▸ Required work
Retype each record exactly; no pictures.

▸ Data listing

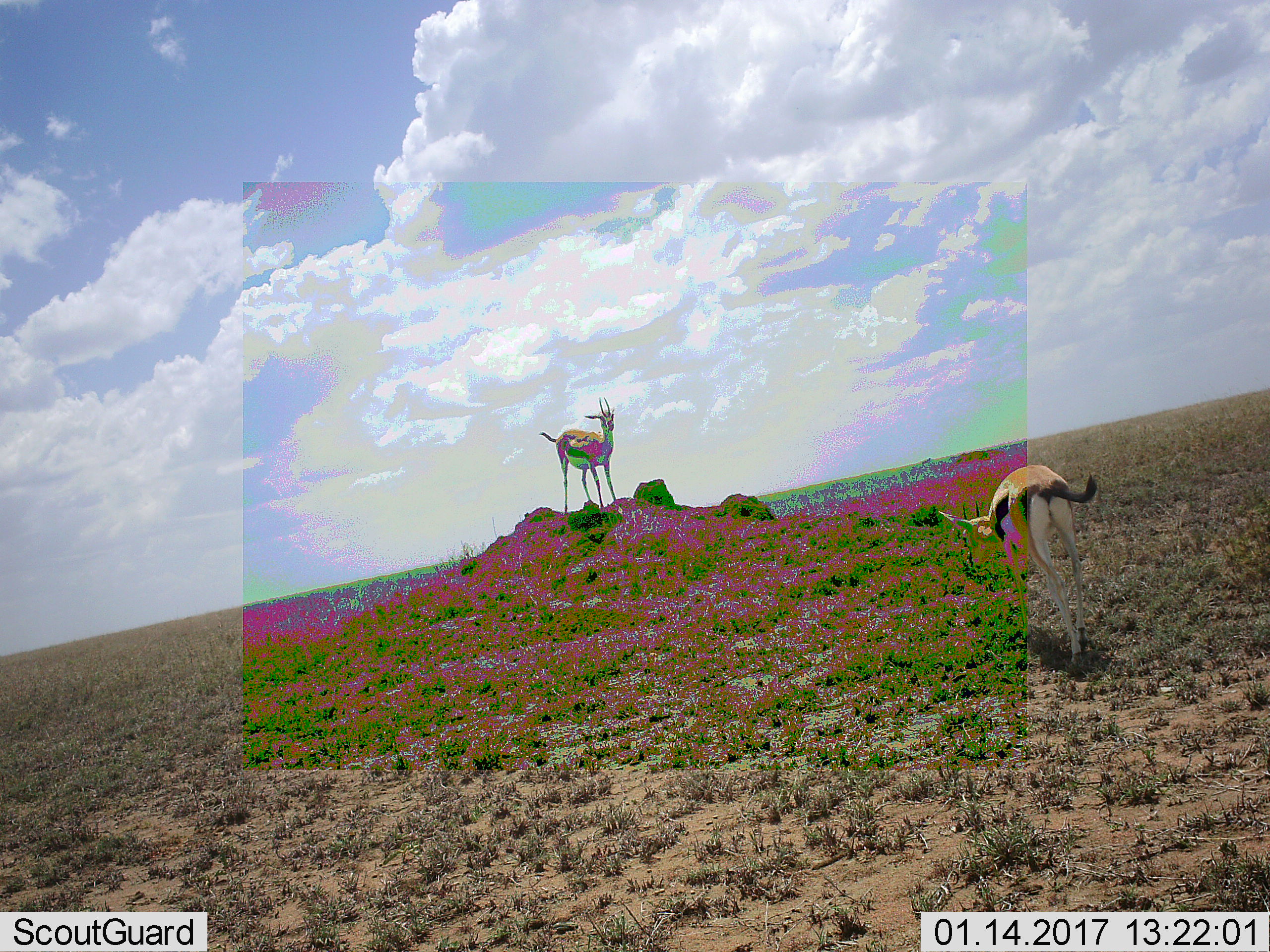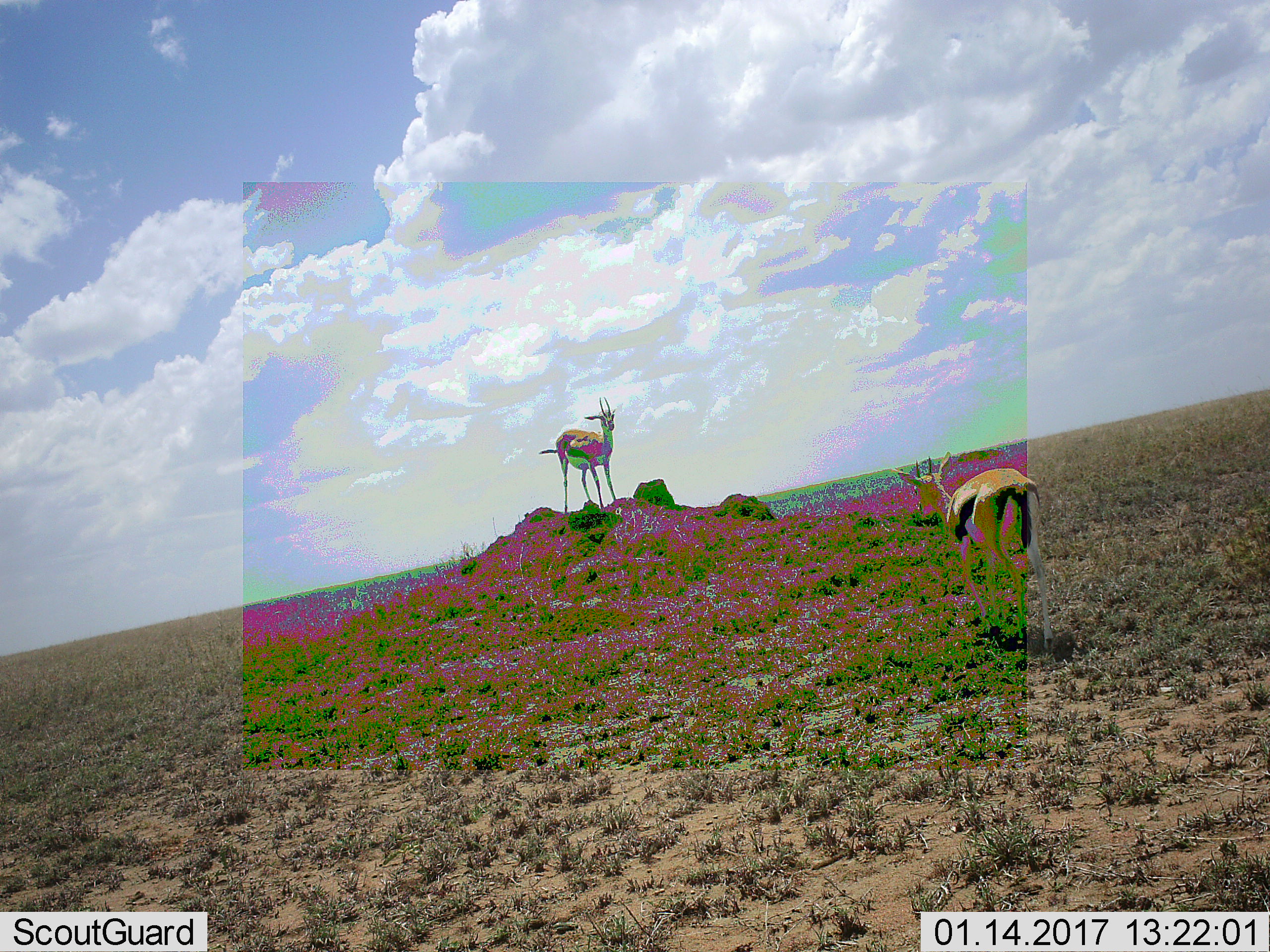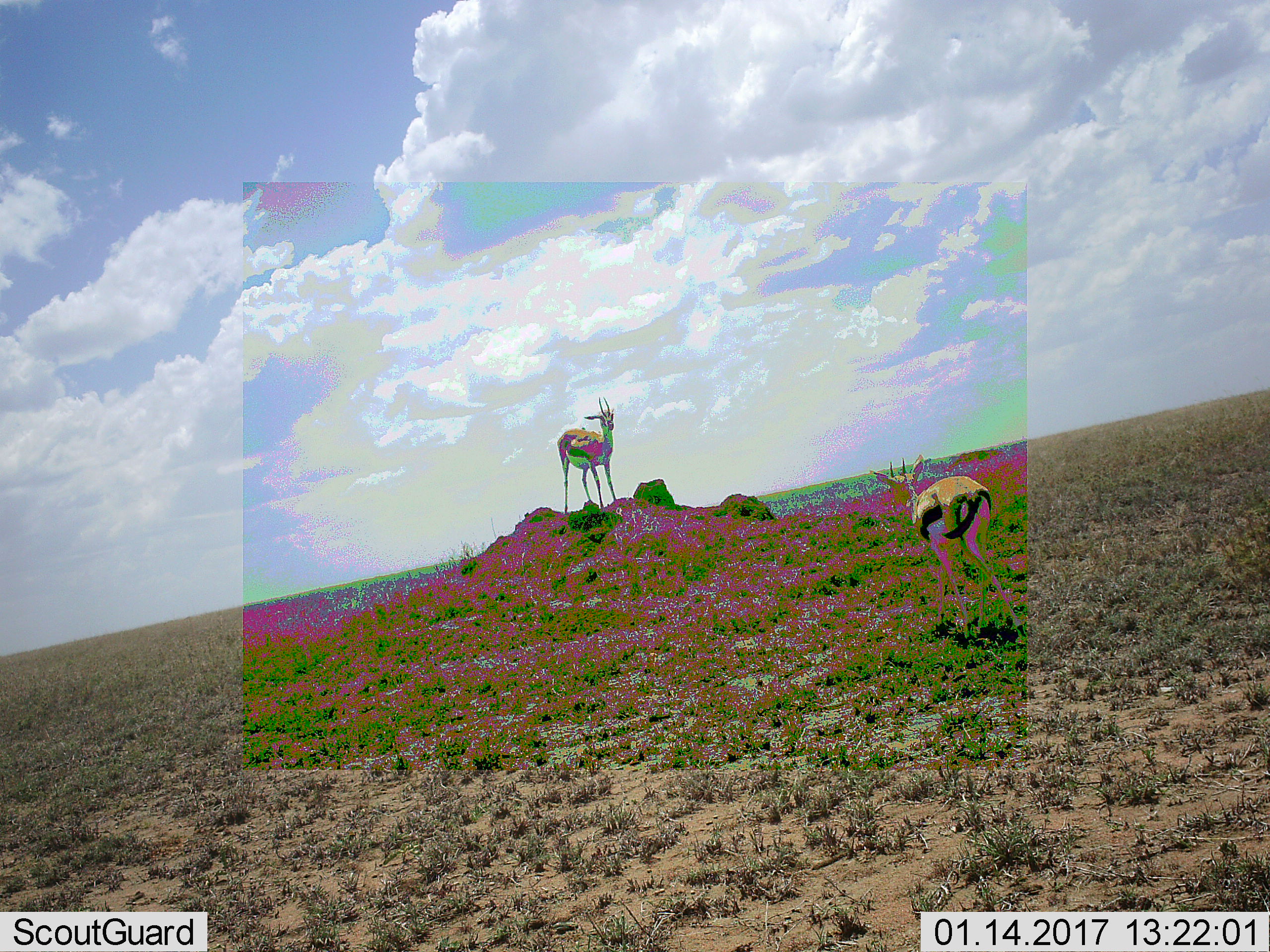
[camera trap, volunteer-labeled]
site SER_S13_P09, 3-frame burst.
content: unidentified animal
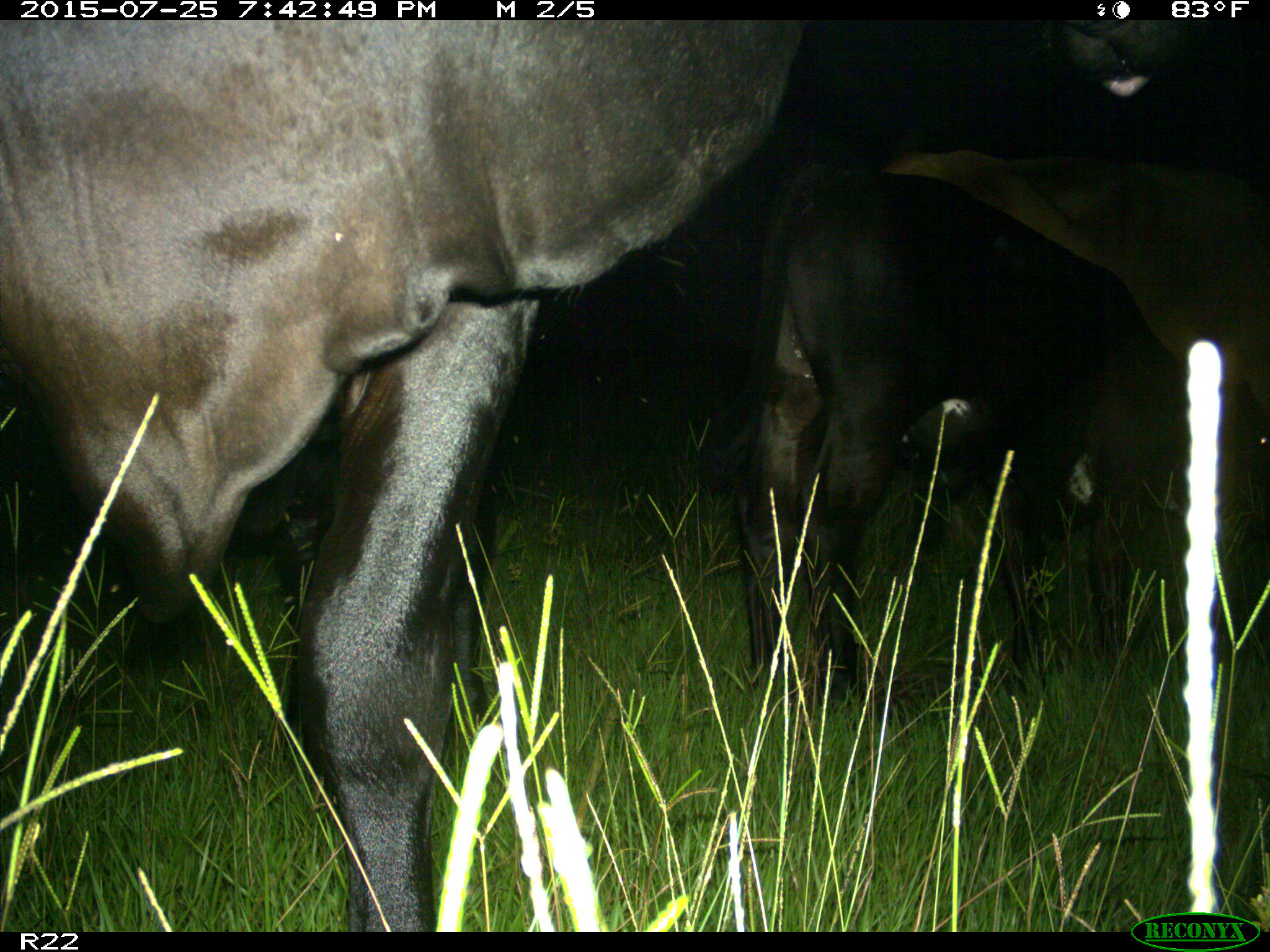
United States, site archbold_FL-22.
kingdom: Animalia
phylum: Chordata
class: Mammalia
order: Artiodactyla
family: Bovidae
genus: Bos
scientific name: Bos taurus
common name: domestic cow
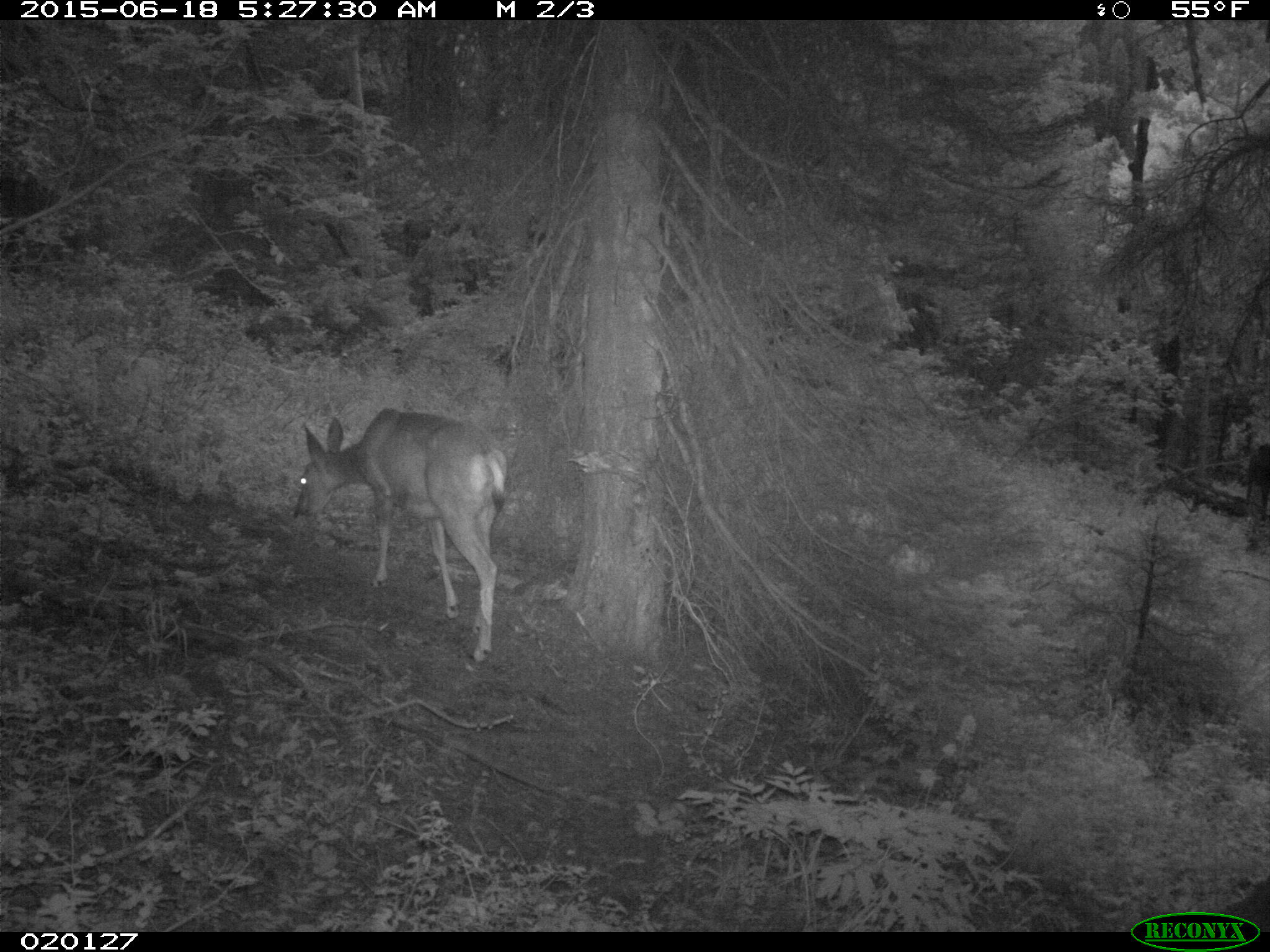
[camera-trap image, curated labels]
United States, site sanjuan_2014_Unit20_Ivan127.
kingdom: Animalia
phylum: Chordata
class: Mammalia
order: Artiodactyla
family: Cervidae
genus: Odocoileus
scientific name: Odocoileus hemionus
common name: mule deer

▸ Expected answer
[camera trap, volunteer-labeled]
site SER_S13_P09, 3-frame burst.
content: unidentified animal
United States, site archbold_FL-22.
kingdom: Animalia
phylum: Chordata
class: Mammalia
order: Artiodactyla
family: Bovidae
genus: Bos
scientific name: Bos taurus
common name: domestic cow
[camera-trap image, curated labels]
United States, site sanjuan_2014_Unit20_Ivan127.
kingdom: Animalia
phylum: Chordata
class: Mammalia
order: Artiodactyla
family: Cervidae
genus: Odocoileus
scientific name: Odocoileus hemionus
common name: mule deer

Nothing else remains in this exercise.